When any of us lose control – whether we are playing sports, disciplining our children, or driving in heavy traffic – we are unable to see the consequences of our actions. There is a reason why we call rage blind.
 
We all lose it and wish we could step back just a split second and do or say things differently.  Sometimes, the consequences when we pull a proverbial trigger in anger or fear are small and seem insignificant. Sometimes they are huge and quite literally life-changing. The good thing is that we can all learn to control the impulses that drive us off the rails and put us in danger.

There is growing evidence that these skills, broadly called social-emotional learning, can be taught successfully in schools, and that there is a long-term benefit to teaching them. Social emotional skills involve things like understanding what we are feeling and why, learning to manage those emotions, developing concern and empathy toward others, thinking before we act, and handling challenging situations constructively.

The non-profit Collaborative for Academic, Social and Emotional Learning (CASEL) is just one of many organizations doing great work to help adults and children learn these valuable skills. Among other things, the organization has created guidelines for how to select materials and curricula to use in every type of classroom. They maintain a list of excellent resources and have also published a review of more than 80 curricula that are useful to both parents and teachers who care about these issues.

CASEL and other organizations have found that schools can effectively teach children as young as preschool age to calm themselves when angry, resolve conflicts respectfully, and make ethical and safe choices. The reasons to teach these skills are simple. First because they make our schools safer. Second because they help our students learn more.

Students with social-emotional skills earn higher grades and score higher on standardized tests. They also feel more connected to their schools and peers, have more positive attitudes toward themselves and others, have fewer disciplinary problems at school and are less likely to engage in dangerous behaviors like abusing drugs or alcohol or unprotected sex, according to the Committee for Children, a non-profit that has worked with more than 9 million children in 26 countries to prevent violence and promote positive behavior.

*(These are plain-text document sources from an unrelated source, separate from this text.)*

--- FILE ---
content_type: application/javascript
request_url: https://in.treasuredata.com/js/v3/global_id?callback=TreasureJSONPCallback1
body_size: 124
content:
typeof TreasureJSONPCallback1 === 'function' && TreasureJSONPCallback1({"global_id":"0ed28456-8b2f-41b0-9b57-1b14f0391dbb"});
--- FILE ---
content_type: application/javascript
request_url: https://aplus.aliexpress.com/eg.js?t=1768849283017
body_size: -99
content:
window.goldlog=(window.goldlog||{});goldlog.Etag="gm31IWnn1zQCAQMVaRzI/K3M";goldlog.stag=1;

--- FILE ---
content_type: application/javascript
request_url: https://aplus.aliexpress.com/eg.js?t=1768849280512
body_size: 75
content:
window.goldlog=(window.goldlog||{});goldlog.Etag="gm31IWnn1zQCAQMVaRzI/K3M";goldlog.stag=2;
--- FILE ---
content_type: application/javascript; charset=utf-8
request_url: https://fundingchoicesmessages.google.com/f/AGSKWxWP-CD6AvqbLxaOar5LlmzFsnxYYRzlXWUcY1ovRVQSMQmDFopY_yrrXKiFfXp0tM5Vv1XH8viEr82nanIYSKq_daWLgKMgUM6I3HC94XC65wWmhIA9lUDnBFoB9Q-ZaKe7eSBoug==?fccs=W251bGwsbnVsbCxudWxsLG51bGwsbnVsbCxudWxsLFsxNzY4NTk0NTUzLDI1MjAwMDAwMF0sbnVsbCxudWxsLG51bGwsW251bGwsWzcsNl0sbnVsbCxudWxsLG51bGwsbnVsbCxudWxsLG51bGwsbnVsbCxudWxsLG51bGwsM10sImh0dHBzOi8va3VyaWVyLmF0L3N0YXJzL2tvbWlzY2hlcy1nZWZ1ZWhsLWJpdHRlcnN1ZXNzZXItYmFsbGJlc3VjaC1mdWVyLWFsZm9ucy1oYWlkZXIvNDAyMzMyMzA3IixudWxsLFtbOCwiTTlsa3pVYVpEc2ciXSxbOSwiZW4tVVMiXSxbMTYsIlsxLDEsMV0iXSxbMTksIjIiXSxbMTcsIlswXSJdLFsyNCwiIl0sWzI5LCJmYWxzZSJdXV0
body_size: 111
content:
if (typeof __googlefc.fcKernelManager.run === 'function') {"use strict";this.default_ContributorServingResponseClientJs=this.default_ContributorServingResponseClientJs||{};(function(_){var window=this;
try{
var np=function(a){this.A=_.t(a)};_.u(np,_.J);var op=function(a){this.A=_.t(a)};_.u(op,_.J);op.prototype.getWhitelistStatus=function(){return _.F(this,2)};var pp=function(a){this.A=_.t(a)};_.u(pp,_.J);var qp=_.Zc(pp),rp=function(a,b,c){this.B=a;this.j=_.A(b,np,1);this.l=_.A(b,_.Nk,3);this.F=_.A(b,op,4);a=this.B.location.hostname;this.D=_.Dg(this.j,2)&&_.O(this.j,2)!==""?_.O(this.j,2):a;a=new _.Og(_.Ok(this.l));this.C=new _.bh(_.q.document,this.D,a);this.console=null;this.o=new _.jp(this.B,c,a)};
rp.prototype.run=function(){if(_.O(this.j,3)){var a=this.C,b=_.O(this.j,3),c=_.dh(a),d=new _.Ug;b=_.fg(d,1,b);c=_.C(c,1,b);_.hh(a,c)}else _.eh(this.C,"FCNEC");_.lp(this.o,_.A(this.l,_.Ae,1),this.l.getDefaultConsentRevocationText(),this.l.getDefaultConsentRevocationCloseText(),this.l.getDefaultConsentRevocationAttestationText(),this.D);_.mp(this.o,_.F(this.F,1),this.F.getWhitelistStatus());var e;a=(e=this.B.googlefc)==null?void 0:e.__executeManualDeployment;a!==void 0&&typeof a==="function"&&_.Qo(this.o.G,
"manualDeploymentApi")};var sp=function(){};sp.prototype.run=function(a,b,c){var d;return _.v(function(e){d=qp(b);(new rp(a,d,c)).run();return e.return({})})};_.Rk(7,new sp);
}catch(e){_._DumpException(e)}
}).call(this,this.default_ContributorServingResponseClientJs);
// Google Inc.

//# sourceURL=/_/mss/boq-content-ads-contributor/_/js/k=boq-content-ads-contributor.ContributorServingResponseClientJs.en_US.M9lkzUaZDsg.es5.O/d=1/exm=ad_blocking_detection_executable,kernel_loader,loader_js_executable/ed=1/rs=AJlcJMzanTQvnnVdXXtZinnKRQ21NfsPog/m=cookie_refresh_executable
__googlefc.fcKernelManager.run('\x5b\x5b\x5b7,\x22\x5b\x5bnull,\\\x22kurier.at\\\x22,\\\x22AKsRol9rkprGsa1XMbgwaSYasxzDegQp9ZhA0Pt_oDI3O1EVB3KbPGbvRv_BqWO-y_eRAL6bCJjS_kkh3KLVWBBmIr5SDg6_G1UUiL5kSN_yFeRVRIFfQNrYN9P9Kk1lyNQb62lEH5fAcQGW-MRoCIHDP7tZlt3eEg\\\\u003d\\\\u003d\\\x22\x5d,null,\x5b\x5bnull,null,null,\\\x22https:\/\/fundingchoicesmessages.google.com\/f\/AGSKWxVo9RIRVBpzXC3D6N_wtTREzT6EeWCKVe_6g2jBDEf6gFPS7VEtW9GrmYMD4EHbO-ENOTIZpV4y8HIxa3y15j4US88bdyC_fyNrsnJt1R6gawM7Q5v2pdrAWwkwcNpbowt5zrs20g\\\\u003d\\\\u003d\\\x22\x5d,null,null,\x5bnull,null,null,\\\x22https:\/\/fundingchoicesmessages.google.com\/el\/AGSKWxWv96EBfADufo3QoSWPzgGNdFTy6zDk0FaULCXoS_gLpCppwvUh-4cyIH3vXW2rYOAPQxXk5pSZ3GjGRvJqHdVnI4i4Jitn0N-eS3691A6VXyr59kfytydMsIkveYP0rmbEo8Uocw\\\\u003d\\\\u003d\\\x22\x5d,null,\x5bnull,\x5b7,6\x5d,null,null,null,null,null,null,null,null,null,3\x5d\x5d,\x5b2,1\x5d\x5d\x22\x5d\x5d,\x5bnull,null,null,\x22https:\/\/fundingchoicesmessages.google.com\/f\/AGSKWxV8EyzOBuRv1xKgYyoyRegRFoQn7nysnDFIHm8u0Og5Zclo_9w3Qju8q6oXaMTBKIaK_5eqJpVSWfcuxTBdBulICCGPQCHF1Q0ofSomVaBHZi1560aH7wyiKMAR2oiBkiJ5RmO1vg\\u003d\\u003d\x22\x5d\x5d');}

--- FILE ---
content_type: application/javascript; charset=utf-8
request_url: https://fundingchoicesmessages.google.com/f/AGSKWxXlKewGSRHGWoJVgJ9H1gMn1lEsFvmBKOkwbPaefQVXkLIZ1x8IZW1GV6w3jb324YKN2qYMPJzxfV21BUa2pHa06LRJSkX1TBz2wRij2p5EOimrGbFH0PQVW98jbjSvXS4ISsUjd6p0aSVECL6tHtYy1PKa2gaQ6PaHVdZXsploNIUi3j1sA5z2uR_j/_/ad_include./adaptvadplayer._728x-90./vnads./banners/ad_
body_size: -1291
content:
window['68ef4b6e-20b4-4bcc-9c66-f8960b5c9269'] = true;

In 2011, the Journal of Child Development published a large-scale study analyzing the effect of teaching social-emotional learning in more than 200 schools. Looking at more than 270,000 K-12 students, researchers found that students who studied these types of skills were significantly better at managing their emotions and getting along. They were less stressed as well, and their schools had fewer behavioral problems. Schools that taught social skills saw a 44 percent decrease in suspensions, and a 27 percent decrease in the need to undertake other formal disciplinary actions. The researchers also found that students who studied social emotional skills scored an average of 11 percentage points higher on measures of academic achievement than their peers.

The research also shows that having higher emotional competence and health is a good predictor of higher standardized achievement tests scores in both sixth grade and at age 16. In fact, being competent and confident emotionally has a greater positive affect on achievement scores than having cognitive ability. It would be one thing if these results just came from a handful of cases. But these facts represent hundreds of long-term observations and more than twenty years of examining what happens when students learn to get along. 

We all get frustrated and lose our temper. But we can also learn to regain our composure, thereby preventing a loss of control from potentially sabotaging ourselves in high stakes situations. It is never too young to start learning this lesson.